Update dynamic quant tutorial for saving quantized model

supriyar · supriyar · commit c23e0a4f4911 · 2020-09-25T12:09:11.000-07:00
Summary: Addresses pytorch/pytorch#43016 Test Plan: Reviewers: Subscribers: Tasks: Tags:
diff --git a/intermediate_source/dynamic_quantization_bert_tutorial.rst b/intermediate_source/dynamic_quantization_bert_tutorial.rst
@@ -492,7 +492,7 @@ follows:
 
    | Prec | F1 score | Model Size | 1 thread | 4 threads |
    | FP32 |  0.9019  |   438 MB   | 160 sec  | 85 sec    |
-   | INT8 |  0.8953  |   181 MB   |  90 sec  | 46 sec    |
+   | INT8 |  0.902   |   181 MB   |  90 sec  | 46 sec    |
 
 We have 0.6% F1 score accuracy after applying the post-training dynamic
 quantization on the fine-tuned BERT model on the MRPC task. As a
@@ -520,15 +520,23 @@ processing the evaluation of MRPC dataset.

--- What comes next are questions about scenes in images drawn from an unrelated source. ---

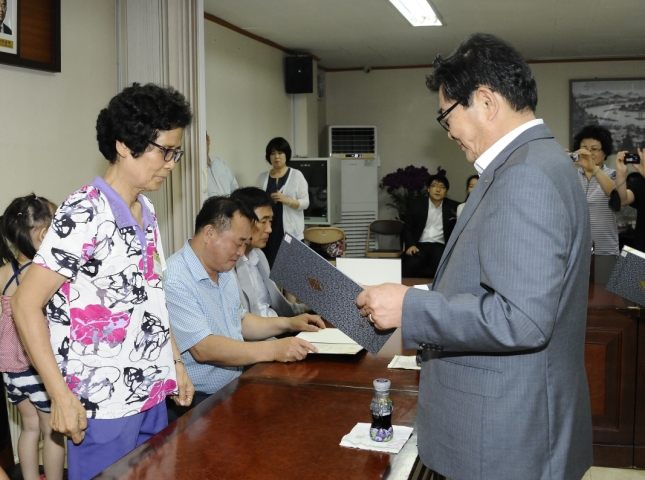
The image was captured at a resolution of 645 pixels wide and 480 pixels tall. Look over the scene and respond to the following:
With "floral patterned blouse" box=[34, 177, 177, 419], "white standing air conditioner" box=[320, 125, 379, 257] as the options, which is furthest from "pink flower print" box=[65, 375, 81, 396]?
"white standing air conditioner" box=[320, 125, 379, 257]

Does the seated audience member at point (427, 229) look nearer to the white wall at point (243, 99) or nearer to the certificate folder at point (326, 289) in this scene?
the white wall at point (243, 99)

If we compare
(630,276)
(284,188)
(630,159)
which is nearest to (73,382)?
(630,276)

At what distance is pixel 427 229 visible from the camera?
7258 millimetres

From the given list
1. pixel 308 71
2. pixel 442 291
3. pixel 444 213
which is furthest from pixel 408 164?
pixel 442 291

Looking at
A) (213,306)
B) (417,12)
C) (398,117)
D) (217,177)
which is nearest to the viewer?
(213,306)

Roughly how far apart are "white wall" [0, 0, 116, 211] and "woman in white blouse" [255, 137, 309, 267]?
7.69 ft

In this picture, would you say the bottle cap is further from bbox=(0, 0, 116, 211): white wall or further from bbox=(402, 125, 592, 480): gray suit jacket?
bbox=(0, 0, 116, 211): white wall

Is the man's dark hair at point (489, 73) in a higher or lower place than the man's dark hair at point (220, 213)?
higher

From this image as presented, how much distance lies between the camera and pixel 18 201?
9.24ft

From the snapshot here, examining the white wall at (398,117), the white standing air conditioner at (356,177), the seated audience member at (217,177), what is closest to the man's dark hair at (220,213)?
the seated audience member at (217,177)

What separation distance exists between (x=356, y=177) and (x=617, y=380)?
684 centimetres

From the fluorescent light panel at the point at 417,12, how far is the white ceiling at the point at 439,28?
0.09 m

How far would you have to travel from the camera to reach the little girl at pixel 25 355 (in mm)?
2691

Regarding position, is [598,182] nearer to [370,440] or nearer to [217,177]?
[217,177]
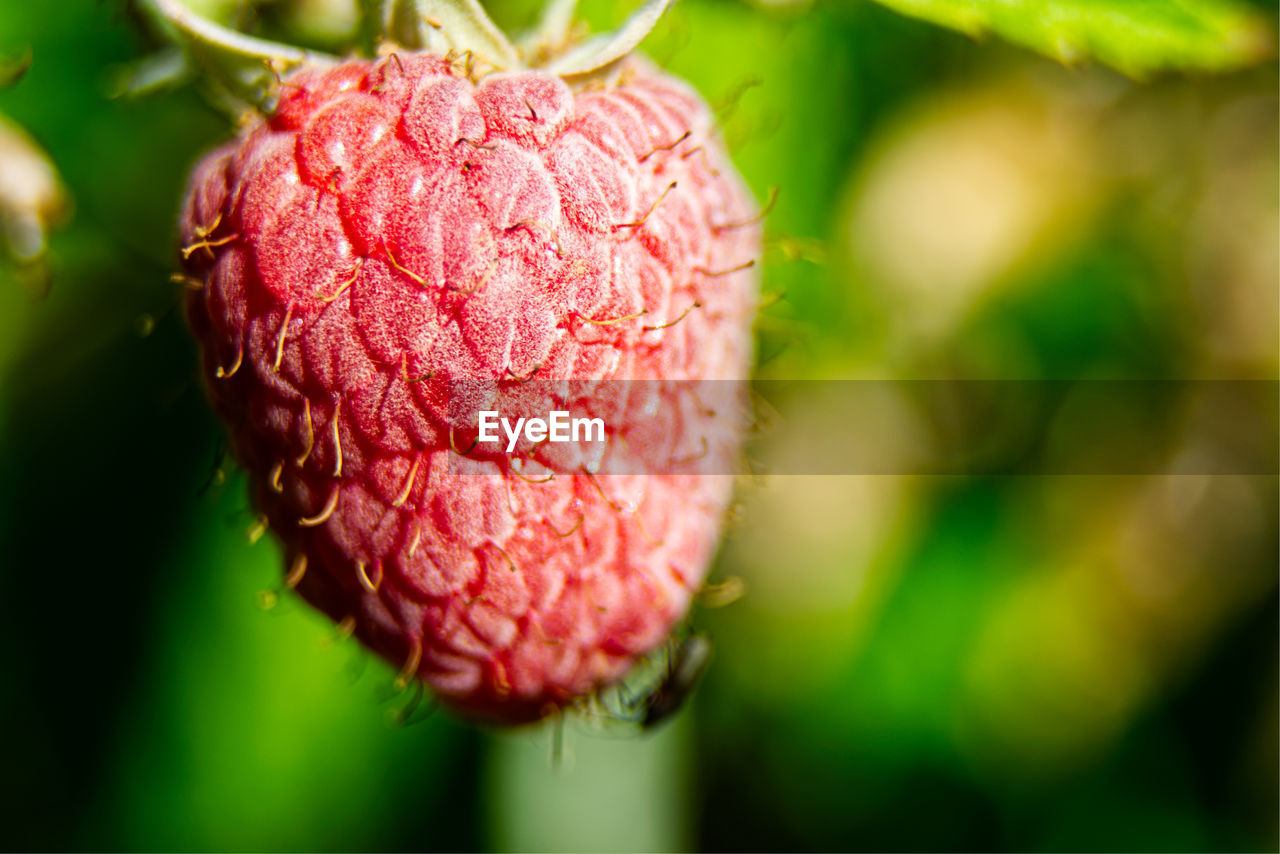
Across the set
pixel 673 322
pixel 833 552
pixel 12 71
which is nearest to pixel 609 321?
pixel 673 322

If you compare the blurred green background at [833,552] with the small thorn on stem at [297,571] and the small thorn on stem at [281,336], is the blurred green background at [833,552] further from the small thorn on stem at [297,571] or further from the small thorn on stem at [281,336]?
the small thorn on stem at [281,336]

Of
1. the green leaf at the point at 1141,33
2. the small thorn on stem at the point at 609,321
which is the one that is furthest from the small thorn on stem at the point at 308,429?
the green leaf at the point at 1141,33

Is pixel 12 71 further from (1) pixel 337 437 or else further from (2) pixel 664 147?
(2) pixel 664 147

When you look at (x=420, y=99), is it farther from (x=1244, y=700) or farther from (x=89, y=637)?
(x=1244, y=700)

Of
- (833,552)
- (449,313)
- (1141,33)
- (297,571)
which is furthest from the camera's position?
(833,552)

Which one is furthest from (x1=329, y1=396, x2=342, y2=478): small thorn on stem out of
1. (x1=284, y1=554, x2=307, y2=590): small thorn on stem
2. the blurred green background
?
the blurred green background

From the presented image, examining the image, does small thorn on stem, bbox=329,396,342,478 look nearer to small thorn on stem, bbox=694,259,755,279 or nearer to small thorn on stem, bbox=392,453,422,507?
small thorn on stem, bbox=392,453,422,507

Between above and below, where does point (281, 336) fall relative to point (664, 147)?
below
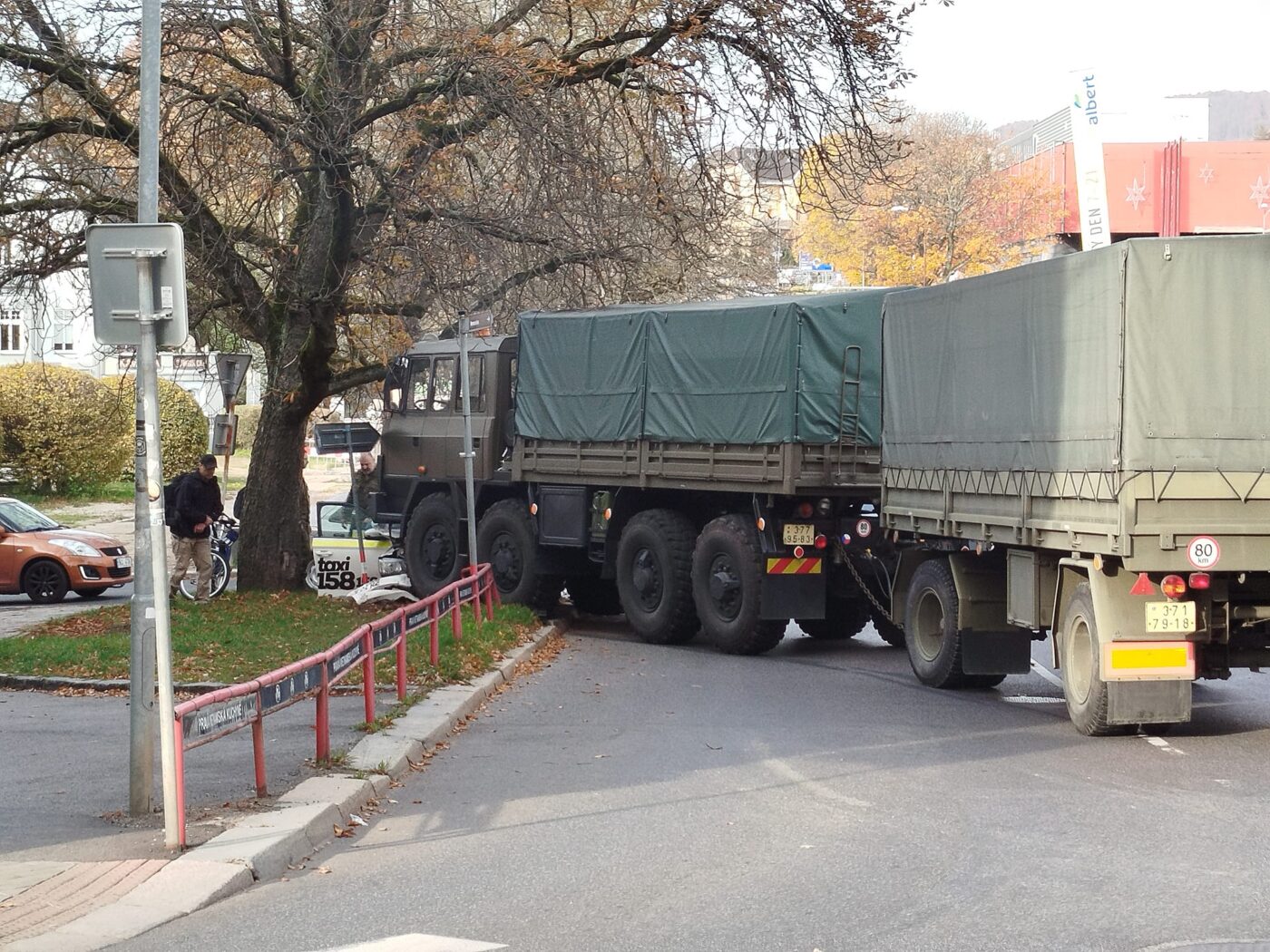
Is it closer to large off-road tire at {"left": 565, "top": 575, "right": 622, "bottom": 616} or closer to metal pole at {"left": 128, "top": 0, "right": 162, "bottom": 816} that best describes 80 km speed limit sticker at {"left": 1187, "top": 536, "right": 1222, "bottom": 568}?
metal pole at {"left": 128, "top": 0, "right": 162, "bottom": 816}

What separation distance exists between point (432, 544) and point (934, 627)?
346 inches

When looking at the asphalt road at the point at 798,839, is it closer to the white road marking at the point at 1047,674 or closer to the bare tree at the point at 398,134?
the white road marking at the point at 1047,674

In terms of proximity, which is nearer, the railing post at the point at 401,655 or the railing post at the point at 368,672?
the railing post at the point at 368,672

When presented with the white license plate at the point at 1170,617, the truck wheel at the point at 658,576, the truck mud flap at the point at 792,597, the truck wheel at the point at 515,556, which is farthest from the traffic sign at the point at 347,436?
the white license plate at the point at 1170,617

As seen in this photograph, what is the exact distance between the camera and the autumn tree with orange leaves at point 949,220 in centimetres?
5288

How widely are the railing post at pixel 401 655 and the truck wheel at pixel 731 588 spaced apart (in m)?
5.21

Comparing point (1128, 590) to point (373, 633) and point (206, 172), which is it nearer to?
point (373, 633)

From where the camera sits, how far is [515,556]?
20234 mm

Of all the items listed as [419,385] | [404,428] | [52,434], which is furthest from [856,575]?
[52,434]

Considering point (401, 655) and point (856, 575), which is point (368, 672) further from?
point (856, 575)

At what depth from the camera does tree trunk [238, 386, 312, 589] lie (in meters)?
20.5

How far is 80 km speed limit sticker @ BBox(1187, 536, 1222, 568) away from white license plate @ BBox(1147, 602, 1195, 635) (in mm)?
369

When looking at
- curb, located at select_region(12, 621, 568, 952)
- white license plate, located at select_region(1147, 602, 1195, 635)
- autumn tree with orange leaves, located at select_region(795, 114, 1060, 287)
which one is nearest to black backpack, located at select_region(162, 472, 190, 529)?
curb, located at select_region(12, 621, 568, 952)

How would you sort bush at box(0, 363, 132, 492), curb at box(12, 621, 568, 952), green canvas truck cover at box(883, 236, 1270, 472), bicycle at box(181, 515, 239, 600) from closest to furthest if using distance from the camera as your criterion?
curb at box(12, 621, 568, 952) < green canvas truck cover at box(883, 236, 1270, 472) < bicycle at box(181, 515, 239, 600) < bush at box(0, 363, 132, 492)
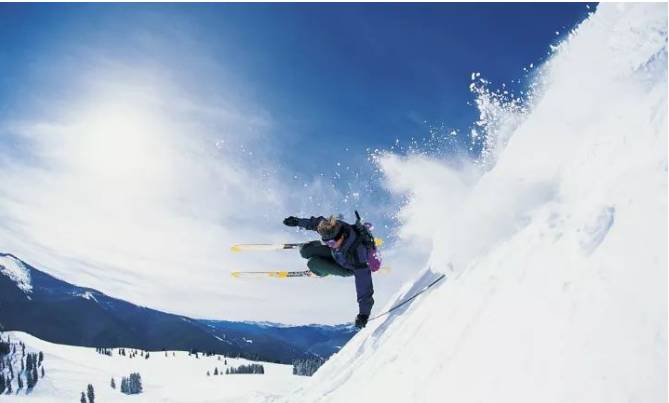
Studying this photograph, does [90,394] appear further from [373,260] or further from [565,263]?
[565,263]

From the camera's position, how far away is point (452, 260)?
11.2 metres

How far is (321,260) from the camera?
12023mm

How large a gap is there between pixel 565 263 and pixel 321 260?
678 cm

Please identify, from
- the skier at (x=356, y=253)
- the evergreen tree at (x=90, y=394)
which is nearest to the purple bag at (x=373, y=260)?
the skier at (x=356, y=253)

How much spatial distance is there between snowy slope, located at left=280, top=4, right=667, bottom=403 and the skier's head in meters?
2.73

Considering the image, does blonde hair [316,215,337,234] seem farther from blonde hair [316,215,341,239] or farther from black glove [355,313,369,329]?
black glove [355,313,369,329]

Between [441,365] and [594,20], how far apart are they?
8807 millimetres

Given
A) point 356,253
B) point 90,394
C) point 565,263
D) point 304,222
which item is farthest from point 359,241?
point 90,394

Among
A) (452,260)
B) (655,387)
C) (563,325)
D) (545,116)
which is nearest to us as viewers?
(655,387)

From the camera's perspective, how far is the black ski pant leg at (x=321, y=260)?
11875mm

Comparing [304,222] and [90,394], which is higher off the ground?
[304,222]

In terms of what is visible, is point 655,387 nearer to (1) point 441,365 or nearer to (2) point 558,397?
(2) point 558,397

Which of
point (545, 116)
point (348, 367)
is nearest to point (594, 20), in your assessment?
point (545, 116)

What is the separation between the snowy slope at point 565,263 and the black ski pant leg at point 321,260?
221 centimetres
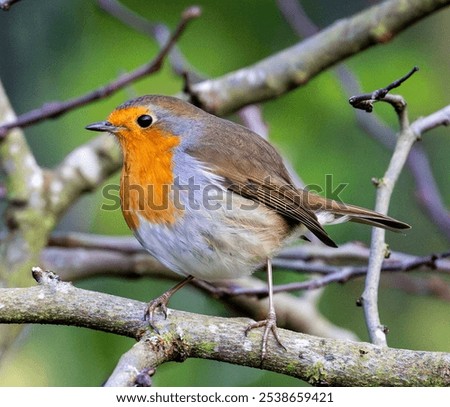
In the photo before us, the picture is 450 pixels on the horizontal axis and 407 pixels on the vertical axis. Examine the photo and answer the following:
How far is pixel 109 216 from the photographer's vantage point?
4555 millimetres

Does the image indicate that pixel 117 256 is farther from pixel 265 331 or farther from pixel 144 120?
pixel 265 331

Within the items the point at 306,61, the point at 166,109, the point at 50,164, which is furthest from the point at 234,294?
the point at 50,164

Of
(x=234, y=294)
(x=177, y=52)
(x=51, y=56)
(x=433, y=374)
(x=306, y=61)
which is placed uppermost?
(x=51, y=56)

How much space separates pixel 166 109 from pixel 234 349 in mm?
1402

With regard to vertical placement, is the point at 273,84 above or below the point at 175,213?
above

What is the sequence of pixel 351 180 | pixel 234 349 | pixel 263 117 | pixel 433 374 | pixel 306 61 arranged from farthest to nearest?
1. pixel 263 117
2. pixel 351 180
3. pixel 306 61
4. pixel 234 349
5. pixel 433 374

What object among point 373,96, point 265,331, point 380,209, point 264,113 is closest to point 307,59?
point 264,113

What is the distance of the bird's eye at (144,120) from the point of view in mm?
3524

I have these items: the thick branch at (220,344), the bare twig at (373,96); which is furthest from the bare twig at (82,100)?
the thick branch at (220,344)

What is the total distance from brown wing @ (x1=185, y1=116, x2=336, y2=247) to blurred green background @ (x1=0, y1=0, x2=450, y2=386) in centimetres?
68

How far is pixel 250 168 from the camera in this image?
138 inches

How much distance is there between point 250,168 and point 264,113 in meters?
1.36

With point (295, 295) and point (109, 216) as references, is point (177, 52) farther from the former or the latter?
point (295, 295)

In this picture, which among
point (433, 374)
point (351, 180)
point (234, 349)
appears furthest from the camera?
point (351, 180)
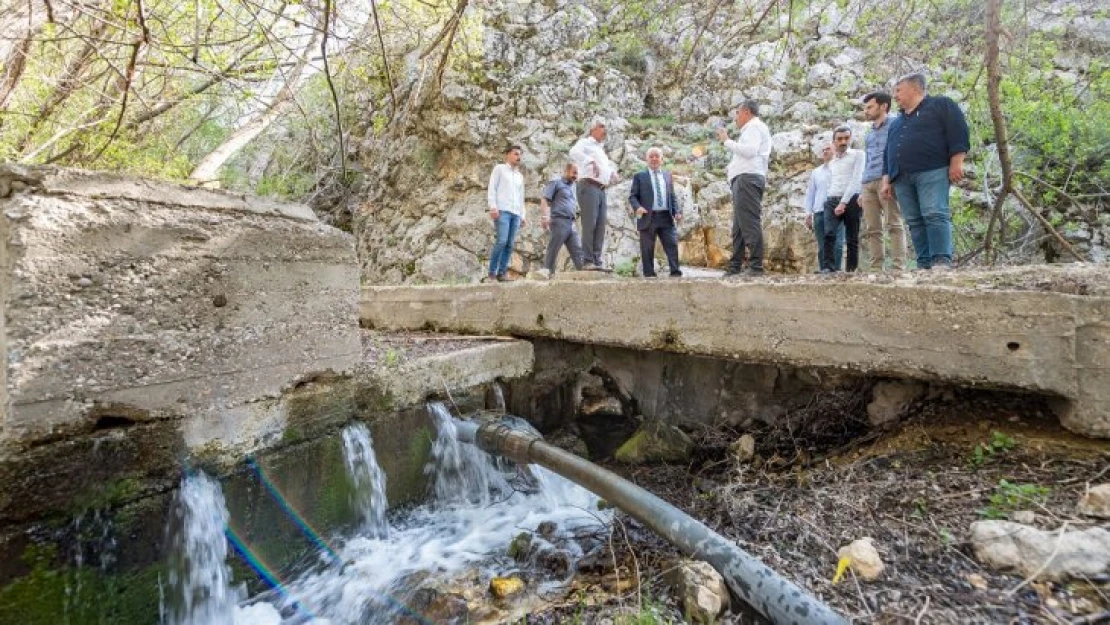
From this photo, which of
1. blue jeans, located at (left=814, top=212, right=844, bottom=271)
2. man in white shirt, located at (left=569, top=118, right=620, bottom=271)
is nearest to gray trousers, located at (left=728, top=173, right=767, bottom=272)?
blue jeans, located at (left=814, top=212, right=844, bottom=271)

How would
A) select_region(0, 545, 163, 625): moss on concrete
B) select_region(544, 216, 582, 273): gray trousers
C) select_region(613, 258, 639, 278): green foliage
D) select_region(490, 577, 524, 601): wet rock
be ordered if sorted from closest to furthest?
1. select_region(0, 545, 163, 625): moss on concrete
2. select_region(490, 577, 524, 601): wet rock
3. select_region(544, 216, 582, 273): gray trousers
4. select_region(613, 258, 639, 278): green foliage

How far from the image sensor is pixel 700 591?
5.74 feet

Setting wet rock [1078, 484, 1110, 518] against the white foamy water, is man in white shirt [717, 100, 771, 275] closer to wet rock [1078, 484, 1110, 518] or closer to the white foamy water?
the white foamy water

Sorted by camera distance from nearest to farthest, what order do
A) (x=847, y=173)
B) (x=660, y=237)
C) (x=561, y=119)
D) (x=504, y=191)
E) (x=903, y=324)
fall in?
(x=903, y=324) → (x=847, y=173) → (x=660, y=237) → (x=504, y=191) → (x=561, y=119)

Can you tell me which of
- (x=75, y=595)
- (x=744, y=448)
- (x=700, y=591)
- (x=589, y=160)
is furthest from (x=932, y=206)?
(x=75, y=595)

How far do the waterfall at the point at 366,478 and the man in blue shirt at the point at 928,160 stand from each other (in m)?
4.38

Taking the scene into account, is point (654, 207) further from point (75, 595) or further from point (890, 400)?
point (75, 595)

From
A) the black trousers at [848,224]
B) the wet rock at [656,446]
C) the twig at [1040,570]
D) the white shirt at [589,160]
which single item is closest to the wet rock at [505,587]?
the wet rock at [656,446]

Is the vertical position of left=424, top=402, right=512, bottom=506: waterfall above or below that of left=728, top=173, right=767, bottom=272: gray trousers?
below

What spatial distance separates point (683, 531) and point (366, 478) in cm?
196

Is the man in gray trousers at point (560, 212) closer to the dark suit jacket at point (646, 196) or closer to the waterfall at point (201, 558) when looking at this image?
the dark suit jacket at point (646, 196)

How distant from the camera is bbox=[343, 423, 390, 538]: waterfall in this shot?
2902mm

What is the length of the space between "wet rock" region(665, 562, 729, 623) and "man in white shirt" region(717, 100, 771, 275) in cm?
369

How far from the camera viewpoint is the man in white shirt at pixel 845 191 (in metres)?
5.45
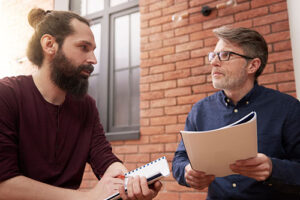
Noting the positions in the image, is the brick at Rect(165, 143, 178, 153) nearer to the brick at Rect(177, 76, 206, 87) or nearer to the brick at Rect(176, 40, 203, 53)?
the brick at Rect(177, 76, 206, 87)

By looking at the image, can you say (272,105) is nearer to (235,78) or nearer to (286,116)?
(286,116)

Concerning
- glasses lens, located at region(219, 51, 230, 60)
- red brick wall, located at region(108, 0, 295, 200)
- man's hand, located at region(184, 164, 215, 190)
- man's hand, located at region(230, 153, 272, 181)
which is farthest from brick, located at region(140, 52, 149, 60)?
man's hand, located at region(230, 153, 272, 181)

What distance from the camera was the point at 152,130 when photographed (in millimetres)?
2771

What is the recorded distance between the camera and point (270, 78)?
7.35 feet

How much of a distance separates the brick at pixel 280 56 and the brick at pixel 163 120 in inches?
38.3

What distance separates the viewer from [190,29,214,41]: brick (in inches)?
102

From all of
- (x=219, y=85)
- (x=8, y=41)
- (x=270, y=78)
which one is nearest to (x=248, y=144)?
(x=219, y=85)

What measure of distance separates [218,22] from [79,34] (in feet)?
4.84

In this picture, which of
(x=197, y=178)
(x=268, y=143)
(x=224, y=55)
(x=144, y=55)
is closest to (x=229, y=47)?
(x=224, y=55)

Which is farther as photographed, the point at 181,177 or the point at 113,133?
the point at 113,133

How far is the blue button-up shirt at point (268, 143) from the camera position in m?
1.31

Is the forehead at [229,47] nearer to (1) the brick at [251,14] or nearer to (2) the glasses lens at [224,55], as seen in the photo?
(2) the glasses lens at [224,55]

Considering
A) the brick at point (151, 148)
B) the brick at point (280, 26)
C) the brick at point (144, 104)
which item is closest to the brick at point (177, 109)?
the brick at point (144, 104)

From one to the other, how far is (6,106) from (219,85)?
1.14 m
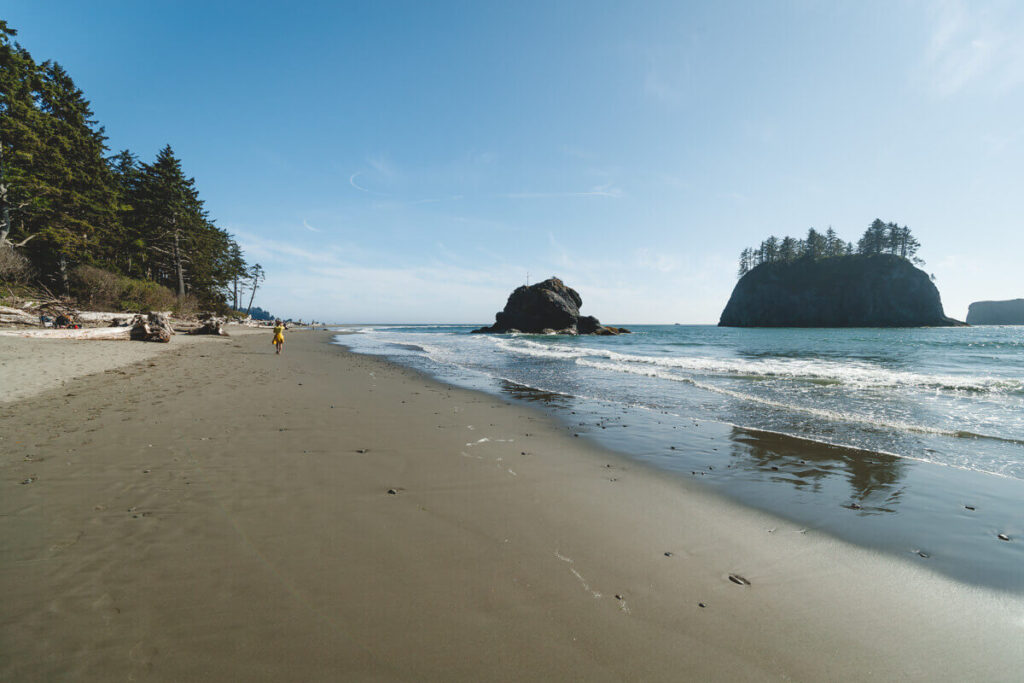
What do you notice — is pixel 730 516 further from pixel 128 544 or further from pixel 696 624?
pixel 128 544

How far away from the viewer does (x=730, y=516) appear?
13.0ft

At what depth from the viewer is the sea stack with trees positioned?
8206 cm

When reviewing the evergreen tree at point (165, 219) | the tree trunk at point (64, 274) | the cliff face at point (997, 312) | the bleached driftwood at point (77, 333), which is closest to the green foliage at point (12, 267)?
the tree trunk at point (64, 274)

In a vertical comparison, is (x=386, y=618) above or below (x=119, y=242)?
below

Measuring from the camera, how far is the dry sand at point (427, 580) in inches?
78.3

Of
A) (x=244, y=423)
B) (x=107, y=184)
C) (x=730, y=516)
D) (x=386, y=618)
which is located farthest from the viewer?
(x=107, y=184)

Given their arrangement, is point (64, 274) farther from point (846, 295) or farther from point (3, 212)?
point (846, 295)

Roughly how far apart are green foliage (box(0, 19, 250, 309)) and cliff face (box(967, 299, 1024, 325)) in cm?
22790

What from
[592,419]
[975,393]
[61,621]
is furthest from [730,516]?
[975,393]

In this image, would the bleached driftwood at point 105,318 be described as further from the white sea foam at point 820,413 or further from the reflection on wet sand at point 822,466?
the reflection on wet sand at point 822,466

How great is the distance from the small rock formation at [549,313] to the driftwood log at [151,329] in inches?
2295

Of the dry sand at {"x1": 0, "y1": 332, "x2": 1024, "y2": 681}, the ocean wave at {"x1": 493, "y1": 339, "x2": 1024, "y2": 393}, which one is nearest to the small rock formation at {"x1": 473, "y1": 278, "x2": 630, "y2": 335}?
the ocean wave at {"x1": 493, "y1": 339, "x2": 1024, "y2": 393}

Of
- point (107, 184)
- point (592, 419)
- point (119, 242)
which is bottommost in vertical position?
point (592, 419)

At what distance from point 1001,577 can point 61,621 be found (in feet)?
21.3
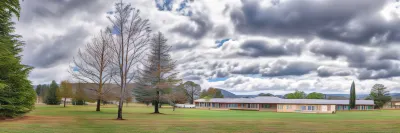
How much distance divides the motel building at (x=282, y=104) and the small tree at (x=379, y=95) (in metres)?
18.6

 3.3 Serialize the quantized model
 ^^^^^^^^^^^^^^^^^^^^^^^^^^^^^^^^^
 
-We can serialize and save the quantized model for the future use.
+We can serialize and save the quantized model for the future use using
+`torch.jit.save` after tracing the model.
 
 .. code:: python
 
-    quantized_output_dir = configs.output_dir + "quantized/"
-    if not os.path.exists(quantized_output_dir):
-        os.makedirs(quantized_output_dir)
-        quantized_model.save_pretrained(quantized_output_dir)
+    input_ids = ids_tensor([8, 128], 2)
+    token_type_ids = ids_tensor([8, 128], 2)
+    attention_mask = ids_tensor([8, 128], vocab_size=2)
+    dummy_input = (input_ids, attention_mask, token_type_ids)
+    traced_model = torch.jit.trace(quantized_model, dummy_input)
+    torch.jit.save(traced_model, "bert_traced_eager_quant.pt")
 
+To load the quantized model, we can use `torch.jit.load`
+
+.. code:: python
+
+    loaded_quantized_model = torch.jit.load("bert_traced_eager_quant.pt")
 
 Conclusion
 ----------